• [Directions]:
Each line in the entries below that holds the string "features" is to be listed.

• [Data for processing]:
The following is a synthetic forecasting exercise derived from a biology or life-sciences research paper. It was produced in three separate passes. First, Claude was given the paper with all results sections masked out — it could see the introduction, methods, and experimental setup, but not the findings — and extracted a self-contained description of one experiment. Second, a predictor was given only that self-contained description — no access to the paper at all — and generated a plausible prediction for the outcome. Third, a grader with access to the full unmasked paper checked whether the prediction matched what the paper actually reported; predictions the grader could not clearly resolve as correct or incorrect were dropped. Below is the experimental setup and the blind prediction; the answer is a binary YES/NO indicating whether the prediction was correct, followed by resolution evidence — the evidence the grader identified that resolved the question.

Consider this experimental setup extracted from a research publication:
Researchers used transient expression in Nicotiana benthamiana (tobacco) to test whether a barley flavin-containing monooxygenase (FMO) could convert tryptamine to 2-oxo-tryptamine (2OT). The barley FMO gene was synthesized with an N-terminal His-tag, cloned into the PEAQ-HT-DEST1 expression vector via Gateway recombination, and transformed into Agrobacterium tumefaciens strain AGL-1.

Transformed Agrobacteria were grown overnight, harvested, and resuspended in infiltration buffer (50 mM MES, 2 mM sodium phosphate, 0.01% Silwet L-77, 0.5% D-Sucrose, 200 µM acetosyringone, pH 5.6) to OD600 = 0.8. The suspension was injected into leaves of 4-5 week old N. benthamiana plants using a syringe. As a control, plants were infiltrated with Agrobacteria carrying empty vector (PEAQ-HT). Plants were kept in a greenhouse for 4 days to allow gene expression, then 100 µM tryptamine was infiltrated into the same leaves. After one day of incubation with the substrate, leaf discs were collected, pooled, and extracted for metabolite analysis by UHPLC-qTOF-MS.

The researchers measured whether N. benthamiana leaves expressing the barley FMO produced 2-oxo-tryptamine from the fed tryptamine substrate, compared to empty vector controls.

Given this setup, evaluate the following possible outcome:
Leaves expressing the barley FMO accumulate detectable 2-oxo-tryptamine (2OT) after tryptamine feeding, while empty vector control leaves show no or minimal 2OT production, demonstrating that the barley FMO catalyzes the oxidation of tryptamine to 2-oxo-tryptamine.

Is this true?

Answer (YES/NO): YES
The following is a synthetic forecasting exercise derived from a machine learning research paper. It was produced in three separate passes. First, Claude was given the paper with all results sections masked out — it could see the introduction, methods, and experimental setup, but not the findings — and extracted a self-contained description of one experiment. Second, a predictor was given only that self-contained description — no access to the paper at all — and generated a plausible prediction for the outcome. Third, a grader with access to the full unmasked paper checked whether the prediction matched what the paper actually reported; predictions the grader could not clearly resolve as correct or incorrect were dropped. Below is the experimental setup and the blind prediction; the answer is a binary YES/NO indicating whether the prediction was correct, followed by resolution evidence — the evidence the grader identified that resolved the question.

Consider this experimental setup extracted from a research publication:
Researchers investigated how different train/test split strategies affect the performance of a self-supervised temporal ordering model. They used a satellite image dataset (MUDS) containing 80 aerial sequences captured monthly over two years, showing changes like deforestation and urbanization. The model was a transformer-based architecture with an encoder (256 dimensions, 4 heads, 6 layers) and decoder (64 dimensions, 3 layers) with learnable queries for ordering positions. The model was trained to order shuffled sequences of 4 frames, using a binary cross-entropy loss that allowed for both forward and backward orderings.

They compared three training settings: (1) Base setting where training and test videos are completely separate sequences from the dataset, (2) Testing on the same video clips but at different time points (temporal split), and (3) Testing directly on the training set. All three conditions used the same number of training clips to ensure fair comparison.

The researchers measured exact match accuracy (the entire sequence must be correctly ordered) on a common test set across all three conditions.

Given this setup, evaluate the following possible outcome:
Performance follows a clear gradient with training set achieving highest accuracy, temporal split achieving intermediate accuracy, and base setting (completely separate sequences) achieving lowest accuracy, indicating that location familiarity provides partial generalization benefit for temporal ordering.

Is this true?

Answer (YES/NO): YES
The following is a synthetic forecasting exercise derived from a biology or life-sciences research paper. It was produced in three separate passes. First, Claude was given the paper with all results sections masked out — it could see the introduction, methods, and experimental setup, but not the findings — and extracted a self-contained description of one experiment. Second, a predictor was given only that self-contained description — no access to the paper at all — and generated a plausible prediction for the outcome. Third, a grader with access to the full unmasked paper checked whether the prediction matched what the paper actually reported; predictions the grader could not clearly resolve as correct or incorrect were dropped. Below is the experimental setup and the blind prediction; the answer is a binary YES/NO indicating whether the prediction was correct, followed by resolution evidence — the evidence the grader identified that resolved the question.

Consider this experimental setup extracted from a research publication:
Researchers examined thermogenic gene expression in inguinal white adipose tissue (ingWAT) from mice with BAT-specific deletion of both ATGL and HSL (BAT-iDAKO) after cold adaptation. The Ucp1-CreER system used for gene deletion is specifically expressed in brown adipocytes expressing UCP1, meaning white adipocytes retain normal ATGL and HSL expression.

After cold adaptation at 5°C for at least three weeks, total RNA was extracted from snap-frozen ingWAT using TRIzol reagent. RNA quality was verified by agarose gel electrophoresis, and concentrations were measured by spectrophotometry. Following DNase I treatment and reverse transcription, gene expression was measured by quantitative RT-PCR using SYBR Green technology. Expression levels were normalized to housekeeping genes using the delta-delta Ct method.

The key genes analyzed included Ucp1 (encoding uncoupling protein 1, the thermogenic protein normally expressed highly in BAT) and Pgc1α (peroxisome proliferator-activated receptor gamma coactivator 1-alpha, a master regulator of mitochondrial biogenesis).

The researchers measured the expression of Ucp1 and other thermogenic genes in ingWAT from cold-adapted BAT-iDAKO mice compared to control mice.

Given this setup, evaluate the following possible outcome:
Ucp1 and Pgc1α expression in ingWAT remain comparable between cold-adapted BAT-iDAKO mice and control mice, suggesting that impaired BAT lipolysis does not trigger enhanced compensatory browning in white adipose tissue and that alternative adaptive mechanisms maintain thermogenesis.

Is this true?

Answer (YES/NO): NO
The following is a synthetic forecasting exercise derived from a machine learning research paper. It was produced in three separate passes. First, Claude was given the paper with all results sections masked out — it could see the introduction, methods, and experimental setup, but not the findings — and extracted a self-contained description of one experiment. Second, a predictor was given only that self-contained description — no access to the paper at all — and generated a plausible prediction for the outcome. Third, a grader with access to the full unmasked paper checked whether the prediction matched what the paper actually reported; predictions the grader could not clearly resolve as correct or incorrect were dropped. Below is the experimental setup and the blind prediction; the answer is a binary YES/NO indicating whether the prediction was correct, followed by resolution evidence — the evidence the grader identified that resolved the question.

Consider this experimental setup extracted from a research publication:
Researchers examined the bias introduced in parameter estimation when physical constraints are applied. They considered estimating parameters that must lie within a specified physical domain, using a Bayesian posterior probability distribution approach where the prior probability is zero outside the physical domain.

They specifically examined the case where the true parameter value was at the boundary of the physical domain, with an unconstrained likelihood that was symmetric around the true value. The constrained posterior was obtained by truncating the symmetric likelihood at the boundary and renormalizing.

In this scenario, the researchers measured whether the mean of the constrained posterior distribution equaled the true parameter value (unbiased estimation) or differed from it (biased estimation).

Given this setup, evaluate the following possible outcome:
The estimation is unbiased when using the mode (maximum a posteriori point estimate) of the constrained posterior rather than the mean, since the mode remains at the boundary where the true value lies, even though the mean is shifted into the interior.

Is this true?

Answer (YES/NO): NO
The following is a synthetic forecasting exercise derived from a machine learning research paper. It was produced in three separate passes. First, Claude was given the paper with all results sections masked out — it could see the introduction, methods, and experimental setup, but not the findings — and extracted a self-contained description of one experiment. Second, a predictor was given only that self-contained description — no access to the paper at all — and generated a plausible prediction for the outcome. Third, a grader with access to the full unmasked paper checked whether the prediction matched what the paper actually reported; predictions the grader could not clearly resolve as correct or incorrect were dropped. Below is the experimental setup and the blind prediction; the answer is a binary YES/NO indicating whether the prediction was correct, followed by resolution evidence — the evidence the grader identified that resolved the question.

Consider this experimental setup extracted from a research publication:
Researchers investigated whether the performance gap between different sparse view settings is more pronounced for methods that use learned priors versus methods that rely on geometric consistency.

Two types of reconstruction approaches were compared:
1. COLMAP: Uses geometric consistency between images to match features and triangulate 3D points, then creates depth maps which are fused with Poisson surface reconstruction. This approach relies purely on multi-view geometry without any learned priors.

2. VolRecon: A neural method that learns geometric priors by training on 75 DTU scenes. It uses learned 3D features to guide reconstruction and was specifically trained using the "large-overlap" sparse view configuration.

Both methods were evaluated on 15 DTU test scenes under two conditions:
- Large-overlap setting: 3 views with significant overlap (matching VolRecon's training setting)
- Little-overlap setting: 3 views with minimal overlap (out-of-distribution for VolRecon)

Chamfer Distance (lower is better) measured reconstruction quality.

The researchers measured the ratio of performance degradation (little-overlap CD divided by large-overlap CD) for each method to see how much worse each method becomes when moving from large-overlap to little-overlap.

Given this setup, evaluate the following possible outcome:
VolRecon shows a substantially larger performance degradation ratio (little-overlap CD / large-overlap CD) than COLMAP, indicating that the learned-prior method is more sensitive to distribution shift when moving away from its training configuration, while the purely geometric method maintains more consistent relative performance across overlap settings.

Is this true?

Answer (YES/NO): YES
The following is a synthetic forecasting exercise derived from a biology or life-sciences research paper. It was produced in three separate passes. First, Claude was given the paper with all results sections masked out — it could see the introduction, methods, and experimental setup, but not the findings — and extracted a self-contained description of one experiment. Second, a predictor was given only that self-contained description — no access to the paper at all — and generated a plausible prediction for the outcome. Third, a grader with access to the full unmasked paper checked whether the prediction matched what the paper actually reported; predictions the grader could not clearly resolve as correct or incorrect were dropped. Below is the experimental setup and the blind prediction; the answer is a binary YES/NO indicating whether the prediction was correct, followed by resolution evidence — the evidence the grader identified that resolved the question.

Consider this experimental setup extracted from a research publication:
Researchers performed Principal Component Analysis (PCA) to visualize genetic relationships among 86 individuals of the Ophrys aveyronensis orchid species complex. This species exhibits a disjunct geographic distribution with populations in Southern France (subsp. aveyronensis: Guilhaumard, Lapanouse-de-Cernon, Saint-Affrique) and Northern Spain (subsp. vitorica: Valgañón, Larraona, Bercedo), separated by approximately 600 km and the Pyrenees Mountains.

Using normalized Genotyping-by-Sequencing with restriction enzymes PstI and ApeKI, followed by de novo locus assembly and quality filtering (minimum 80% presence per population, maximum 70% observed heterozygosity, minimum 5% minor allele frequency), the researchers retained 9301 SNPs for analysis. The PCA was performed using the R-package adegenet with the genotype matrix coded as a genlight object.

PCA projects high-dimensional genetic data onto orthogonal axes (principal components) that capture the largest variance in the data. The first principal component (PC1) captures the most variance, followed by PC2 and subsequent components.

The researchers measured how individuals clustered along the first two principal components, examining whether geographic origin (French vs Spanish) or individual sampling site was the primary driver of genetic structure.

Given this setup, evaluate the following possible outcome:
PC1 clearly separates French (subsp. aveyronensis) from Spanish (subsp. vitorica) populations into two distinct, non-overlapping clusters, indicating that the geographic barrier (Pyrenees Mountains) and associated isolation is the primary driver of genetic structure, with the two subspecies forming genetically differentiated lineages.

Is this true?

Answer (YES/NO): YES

• [Task output]:
1. COLMAP: Uses geometric consistency between images to match features and triangulate 3D points, then creates depth maps which are fused with Poisson surface reconstruction. This approach relies purely on multi-view geometry without any learned priors.
2. VolRecon: A neural method that learns geometric priors by training on 75 DTU scenes. It uses learned 3D features to guide reconstruction and was specifically trained using the "large-overlap" sparse view configuration.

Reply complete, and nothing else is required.